Por: Luis Reed Torres
Algunos años atrás corrieron ríos de tinta –y aun el asunto llegó al Congreso de la Unión– sobre la conveniencia o no de cambiar el nombre oficial de nuestro país –Estados Unidos Mexicanos–, por el de México. Y me parece que en estos momentos de unión entre los mexicanos a raíz de los trágicos sucesos acaecidos recientemente, debería retomarse de nuevo el asunto. Así, resulta oportuno reflexionar, aunque sea de manera sucinta, sobre diversos antecedentes históricos que seguramente arrojarán luz sobre el particular.
En 1325, los aztecas –“mexica-tenóchcatl”– fundaron México-Tenochtitlán en honor de Tenoch, uno de sus antiguos jefes y, tras la conquista, el territorio pasó a llamarse Nueva España, con la ciudad de México como capital. El nombre perduró trescientos años. Entretanto, el vecino país del norte declaró su independencia como los Estados Unidos de América –4 de julio de 1776– y el nombre quedó ratificado en la Constitución promulgada el 17 de septiembre de 1787.
Durante el inicio de la guerra de independencia, don Miguel Hidalgo escribió en relación a los “derechos sacrosantos e imprescriptibles de que se ha despojado a la nación mexicana”, según consta en la copiosa documentación publicada por don Juan Hernández y Dávalos, cuya consulta es imprescindible.
Morelos, por su parte, tras hablar en varios momentos de la “América mexicana”, concluye del modo siguiente una carta enviada el 14 de julio de 1815 al Presidente de los Estados Unidos de América (James Madison), en que le insta a reconocer la independencia del vecino del sur: “Palacio Nacional del Supremo Gobierno Mexicano en Puruarán”.
Iturbide, a su vez, luego de referir en el Plan de Iguala que “la Nueva España es independiente de la antigua y de otra potencia, aun de nuestro continente”, escribe después del “Imperio Mexicano”, cuya acta de independencia se dio a la luz pública el 28 de septiembre de 1821.

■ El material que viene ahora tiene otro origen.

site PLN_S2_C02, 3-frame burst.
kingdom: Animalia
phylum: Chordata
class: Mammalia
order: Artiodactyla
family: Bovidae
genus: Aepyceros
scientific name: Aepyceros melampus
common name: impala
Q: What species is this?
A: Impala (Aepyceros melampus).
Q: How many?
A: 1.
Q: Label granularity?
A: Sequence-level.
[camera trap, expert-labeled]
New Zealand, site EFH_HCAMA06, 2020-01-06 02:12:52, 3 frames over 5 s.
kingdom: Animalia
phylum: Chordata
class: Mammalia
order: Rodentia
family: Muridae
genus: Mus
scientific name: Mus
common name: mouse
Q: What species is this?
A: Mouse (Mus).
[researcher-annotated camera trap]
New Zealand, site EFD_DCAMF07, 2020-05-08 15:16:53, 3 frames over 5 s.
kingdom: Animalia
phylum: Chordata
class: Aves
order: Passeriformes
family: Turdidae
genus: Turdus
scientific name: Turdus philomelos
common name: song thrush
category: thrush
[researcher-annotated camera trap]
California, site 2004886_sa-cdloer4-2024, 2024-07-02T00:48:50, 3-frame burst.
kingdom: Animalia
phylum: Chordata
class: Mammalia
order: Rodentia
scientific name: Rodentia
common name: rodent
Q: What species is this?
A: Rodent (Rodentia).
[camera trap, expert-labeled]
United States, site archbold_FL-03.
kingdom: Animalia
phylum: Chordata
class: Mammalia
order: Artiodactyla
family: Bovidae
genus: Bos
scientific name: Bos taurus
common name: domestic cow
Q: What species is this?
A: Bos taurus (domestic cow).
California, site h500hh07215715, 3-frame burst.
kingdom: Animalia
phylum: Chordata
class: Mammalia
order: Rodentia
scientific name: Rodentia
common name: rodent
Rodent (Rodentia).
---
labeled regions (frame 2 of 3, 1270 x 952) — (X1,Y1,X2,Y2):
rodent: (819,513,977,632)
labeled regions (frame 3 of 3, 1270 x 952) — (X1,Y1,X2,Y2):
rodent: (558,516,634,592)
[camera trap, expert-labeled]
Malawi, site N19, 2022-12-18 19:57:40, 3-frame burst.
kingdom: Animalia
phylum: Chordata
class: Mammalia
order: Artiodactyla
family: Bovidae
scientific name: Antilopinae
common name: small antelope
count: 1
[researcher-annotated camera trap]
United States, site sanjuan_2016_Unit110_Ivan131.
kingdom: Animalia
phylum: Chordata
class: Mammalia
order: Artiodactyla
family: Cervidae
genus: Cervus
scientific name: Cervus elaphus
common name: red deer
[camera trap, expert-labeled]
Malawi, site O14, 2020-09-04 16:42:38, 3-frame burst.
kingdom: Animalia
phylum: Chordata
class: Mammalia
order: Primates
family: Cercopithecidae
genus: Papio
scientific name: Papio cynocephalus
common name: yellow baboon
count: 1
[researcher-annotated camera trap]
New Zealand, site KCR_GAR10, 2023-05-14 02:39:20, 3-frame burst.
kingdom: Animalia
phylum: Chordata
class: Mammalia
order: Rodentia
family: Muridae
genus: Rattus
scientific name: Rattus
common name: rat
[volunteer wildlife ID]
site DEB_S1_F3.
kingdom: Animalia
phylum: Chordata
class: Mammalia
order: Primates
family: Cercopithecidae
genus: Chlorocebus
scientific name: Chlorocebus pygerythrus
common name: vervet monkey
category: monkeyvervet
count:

Por otra parte, caído el Primer Imperio, hubo voces que se opusieron al federalismo por considerarlo un espejismo alucinante de la modernidad y una copia del sistema adoptado en Estados Unidos de América. La tesis que lo favorecía era la siguiente, según anota el doctor Edmundo O’ Gorman: “Constituir a la nueva nación de acuerdo con el modo de ser de Estados Unidos. Se alcanzará así la prosperidad social y material lograda por el modelo norteamericano” (México, el Trauma de su Historia).
A su vez, el doctor Luis Malpica de Lamadrid refiere que Fray Servando Teresa de Mier no se opuso al federalismo en sí, sino más bien al federalismo tipo norteamericano que en México equivalía a sembrar una división. En otras palabras, como dijo el historiador Alfonso Junco: la República Federal unió lo disperso en Estados Unidos de América, en tanto que aquí dispersó lo unido.
Pero independientemente de este asunto, digno desde luego de mayor estudio, el caso es que triunfó la facción del Congreso que apoyaba la federación similar a la del país del norte, y nació así el eufemismo de que nosotros éramos “los Estados Unidos Mexicanos”, a partir de la Constitución del 4 de octubre de 1824.
Años después, don Ignacio Ramírez “El Nigromante”, conspicuo liberal, objetó tanto la Constitución de 1824 como la del 5 de febrero de 1857 –que también habla de Estados Unidos Mexicanos– por considerar que eran copia del sistema norteamericano.
Sea como fuese, resulta nítidamente claro que la denominación “Estados Unidos Mexicanos”, a pesar de su antigüedad, jamás ha tomado carta de naturalización en nuestro pueblo ni en sus gobernantes, pues nadie se refiere así al país más que cuando es menester utilizar documentos oficiales.
A pesar de la vigencia, en su momento, de las Constituciones de 1824 y de 1857, y hoy de la de 1917 –que recién cumplió un siglo–, “Estados Unidos Mexicanos” sólo existe, literalmente, en el papel. Es más, cuando los Presidentes de la República, sean del signo que fueren, rinden su informe anual ante el Congreso de la Unión –en estos tiempos ya sólo se entrega por escrito–, jamás aseveran, en el cuerpo del documento, que “los Estados Unidos Mexicanos” hemos logrado esto o lo otro. Por el contrario, invariablemente enfatizan: “México es hoy más grande y fuerte”, etcétera, etcétera.
Y para concluir, ¿de qué manera se grita tres veces la noche del 15 de septiembre?
La respuesta es simple: “¡Viva México, Viva México, Viva México!”
En síntesis, nuestra patria debe llamarse de manera oficial solamente México.
Opinar en contrario creo sinceramente que es tozudez y necedad.